▸ **Text shown**:
When this pattern applies

Use this pattern when your marketing depends on speed, taste, and repeated experiments. It works especially well when you need more smart attempts: more hooks, more meme angles, more tiny tools, or a better way to capture ideas before they disappear.

Exponential Builder analysis

01

Speed is a creative advantage.

Jason’s setup shows that AI can matter most in the seconds after an idea appears: generate the variants, sketch the tool, or capture the thought before the window closes.

02

Taste still sits at the center.

The workflow creates more attempts, but the valuable step is deciding which meme, tool, or idea has the right timing and angle for the audience.

03

Small systems beat heroic effort.

A meme generator, a quick lead magnet, and a bedside capture keyboard all reduce friction at one point in the loop, which is often enough to make more ideas survive contact with reality.

Who this is for

Best fit

Creator-led founders

Solo marketers

Growth teams testing fast ideas

Internet-native brands

People building free tools as lead magnets

Builders who get ideas away from their desk

Anyone who wants more shots on goal without creating a giant process

What to avoid

Mistakes and warnings

Where this pattern can go wrong if you copy it too literally.

Do not publish every AI-generated variation just because it exists.

Avoid jokes or memes that only make sense to the model and not the audience.

Do not let tiny tools become maintenance-heavy products before they prove demand.

Keep idea-capture systems simple enough that you actually use them.

Review anything automated before it becomes public marketing.

Public workflow preview

The shape of the workflow

A high-level look at how the use case works, with the reusable pattern made clear.

01

Watch for formats with momentum

Jason starts with memes, jokes, or product angles that already have cultural energy.

02

Generate variations quickly

AI helps create many versions so he can look for the one with the best angle, timing, or punchline.

03

Build small tools around attention

When an idea could become a useful lead magnet, he uses AI coding tools to ship it quickly instead of leaving it as a concept.

04

Route ideas into the right place

Zapier and Linear help move captured ideas into the systems where they can become tasks, content, or product experiments.

05

Make capture frictionless

The Raspberry Pi keyboard removes one of the smallest but most common bottlenecks: remembering the idea long enough to act on it.

Copy the pattern

The reusable idea

Pattern in one sentence

Use AI to lower the cost of each creative attempt, then use human taste to decide what is worth publishing, building, or saving.

Reusable idea

Jason’s use case is a reminder that marketing often rewards the person who makes more smart attempts. AI helps most when it reduces the cost of each attempt: one more meme variation, one more small tool, one more captured idea, one more test. The goal is not to automate taste. It is to create more chances for taste to find something that works.

Steal this workflow

Build a “fast marketing attempts” loop:

1

Pick one surface where timing matters: memes, short posts, newsletter hooks, or tiny lead-gen tools.

2

Save 5–10 examples with momentum, plus the audience and product angle you want to connect them to.

3

Ask AI for 20 variations, then manually choose the 2–3 that feel sharp enough to test.

4

If one idea could be useful as a lead magnet, ask a coding assistant to scope the smallest usable version first.

5

Route every promising stray idea into one review place: email, Linear, a task board, or a simple inbox.

6

Review weekly: keep what earned attention or saved effort, discard what only looked clever in the draft.

Suggested prompt

“Here is a fast-moving format, the audience, and the product angle. Generate 20 concise variations that preserve the structure of the original format while making it relevant to this audience. Make the ideas sharper, shorter, and more internet-native. Then rank the top 5 by likely audience resonance, explain why each might work, and suggest whether each should become a post, a tiny tool, or a saved idea for later.”

▸ **Task**: In the marketing workflow text, what bottleneck does the Raspberry Pi keyboard remove? Rely only on the marketing workflow text above.

Recorded data
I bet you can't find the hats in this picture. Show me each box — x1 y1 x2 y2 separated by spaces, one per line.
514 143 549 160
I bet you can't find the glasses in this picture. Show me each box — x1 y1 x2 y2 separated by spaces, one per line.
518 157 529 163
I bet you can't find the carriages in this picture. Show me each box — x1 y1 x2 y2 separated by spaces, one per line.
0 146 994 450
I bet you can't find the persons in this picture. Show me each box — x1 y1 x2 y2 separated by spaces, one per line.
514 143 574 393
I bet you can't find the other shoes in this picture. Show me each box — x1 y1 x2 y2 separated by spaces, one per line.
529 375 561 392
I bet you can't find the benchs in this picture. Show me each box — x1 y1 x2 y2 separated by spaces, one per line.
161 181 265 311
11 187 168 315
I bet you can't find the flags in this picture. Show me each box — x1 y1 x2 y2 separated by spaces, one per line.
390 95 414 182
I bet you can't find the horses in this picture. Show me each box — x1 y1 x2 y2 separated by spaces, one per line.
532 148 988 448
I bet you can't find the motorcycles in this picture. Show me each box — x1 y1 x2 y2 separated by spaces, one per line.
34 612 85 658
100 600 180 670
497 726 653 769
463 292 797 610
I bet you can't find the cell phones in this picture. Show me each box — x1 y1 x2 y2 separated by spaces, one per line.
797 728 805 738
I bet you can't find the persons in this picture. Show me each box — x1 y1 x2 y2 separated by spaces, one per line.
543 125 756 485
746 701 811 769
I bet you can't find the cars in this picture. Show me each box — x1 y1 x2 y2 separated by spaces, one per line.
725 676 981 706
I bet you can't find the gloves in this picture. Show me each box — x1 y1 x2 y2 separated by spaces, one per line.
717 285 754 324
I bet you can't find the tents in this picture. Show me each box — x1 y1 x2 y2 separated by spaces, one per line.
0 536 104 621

▸ **Written answer**: Remembering the idea long enough to act on it.